Breizh-info.com : Qu’est-ce qui lie ces Bretons ? Qu’est ce qui les différencie ?

Jean Danzé : L’histoire classique nous dit que cette migration a débuté au IVème siècle, et s’est poursuivie pour s’achever au VIIème. Ce qui est exact, mais pour le moins imprécis. Pour y voir plus clair, il faut réhabiliter la chronologie, et reconstituer ce qui s’est passé Outre-Manche, comment les Bretons ont lutté pied à pied contre les vagues successives de nouveaux arrivants germaniques. Vers 530, la pression sera telle que beaucoup, pour fuir le conflit, furent contraints de prendre la route de l’exil. Ce sont eux qui franchiront la mer pour venir s’établir en Armorique.

Les Bretons apportent la religion chrétienne, peu diffusée jusque là en Armorique. C’est l’époque où les moines de l’Île de Bretagne, traversent la Manche. Ils bâtissent leurs oratoires sur les ilots du littoral. Leur souvenir est resté dans la mémoire des peuples : saint Maudez, saint Tugdual, saint Paul Aurélien, saint Corentin… Ils pratiquent les anciens rites celtiques, tandis que dans les Îles Britanniques, le christianisme romain s’impose. Vers 650, la Bretagne sera la seule contrée qui sera restée fidèle aux usages des premiers Celtes chrétiens. Ce qui incitera des religieux irlandais à se rendre en Bretagne pour continuer à vivre dans la foi de leurs pères.

Nous savons mieux, aujourd’hui, comment les Bretons se sont implantés en Armorique. Ils se sont d’abord consacrés à l’élevage.

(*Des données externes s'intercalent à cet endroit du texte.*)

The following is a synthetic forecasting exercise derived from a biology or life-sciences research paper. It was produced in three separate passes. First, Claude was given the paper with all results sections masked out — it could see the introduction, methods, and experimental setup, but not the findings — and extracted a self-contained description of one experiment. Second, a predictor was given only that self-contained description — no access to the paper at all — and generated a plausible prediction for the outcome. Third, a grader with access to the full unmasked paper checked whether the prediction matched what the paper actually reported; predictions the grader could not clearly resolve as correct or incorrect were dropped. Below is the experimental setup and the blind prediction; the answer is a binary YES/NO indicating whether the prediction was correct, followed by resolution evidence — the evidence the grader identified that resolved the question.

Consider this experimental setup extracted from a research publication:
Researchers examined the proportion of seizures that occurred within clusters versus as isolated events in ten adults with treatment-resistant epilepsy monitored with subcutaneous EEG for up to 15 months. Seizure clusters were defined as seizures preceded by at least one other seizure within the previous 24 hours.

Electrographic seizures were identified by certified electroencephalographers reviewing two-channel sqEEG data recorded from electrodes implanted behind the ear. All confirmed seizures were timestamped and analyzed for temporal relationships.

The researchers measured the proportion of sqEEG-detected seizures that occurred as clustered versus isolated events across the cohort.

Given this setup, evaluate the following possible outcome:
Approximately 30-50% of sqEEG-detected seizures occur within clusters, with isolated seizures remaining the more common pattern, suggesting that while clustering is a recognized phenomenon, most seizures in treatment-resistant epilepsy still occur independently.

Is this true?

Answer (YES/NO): YES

Puis, au fil des années, ils ont acquis des terres et les ont mises en culture. C’est sur ces bases économiques que se sont constituées des principautés sous l’autorité de chefs locaux. Ceux-ci ne tarderont pas à se heurter à leurs puissants voisins, les rois francs. Pour leur résister, ils se rangeront sous la bannière d’un unique souverain, donnant naissance au Royaume de Bretagne. Celui-ci sera suffisament structuré pour sauvegarder ses spécificités et traverser les siècles jusqu’en 1532.

Breizh-info.com : Qui furent les principales figures bretonnes de ces 9 siècles que vous traversez durant votre ouvrage ?

Jean Danzé : Le cours de ces siècles lointains est jalonné de personnalités marquées émérgeant de la brume des temps et du légendaire. Ainsi, Outre-Manche, la reine Boudicca rallie les peuples bretons et lève l’étendard contre l’occupant romain. La résistance contre les envahisseurs anglo-saxons sera incarnée par le mythique Arthur : il est probable que, faute d’être roi, vers 500, il était à la tête d’un contingent de cavaliers. Tandis qu’Aurelius Ambrosianus aurait été l’organisateur de l’armée bretonne.

En Bretagne armoricaine, Waroch, en 578, mène ses troupe à l’assaut des Francs. Judicaël, l’homme qui ne voulait pas être roi, accepte la couronne avant de se retirer dans un monastère vers 640. Morvan, chef de l’armée de bretonne en 815, affronte les troupes de Louis le Pieux. Nominoë, premier roi de Bretagne, négocie habilement avec les Francs vers 830, et les repousse les armes à la main.

Pendant ce temps, Outre-Manche, les Anglo-Saxons continueront progresser vers l’ouest. Les Bretons résistent farouchement, mais doivent abandonner leurs terres ou se soumettre. Seuls les Bretons du Pays de Galles et de l’ouest du Cornwall parviendront à sauvegarder leurs libertés, leur langue et leurs traditions celtiques.

Breizh-info.com : Quel héritage conservent aujourd’hui encore, des deux côtés de la Manche, les peuples qui habitent la Bretagne et la Grande Bretagne ?

Jean Danzé : Bretons insulaires et Bretons armoricains parlaient la même langue. Celle-ci a naturellement évolué et donné naissance au breton, au cornique et au gallois, qui comptent aujourd’hui plusieurs centaines de milliers de locuteurs, 15 siècles après leur séparation. Par delà cette communauté linguistique, le plus frappant est sans doute l’intense volonté de ces peuples à rester fidèle à leur culture celtique, à la faire vivre et à la transmettre.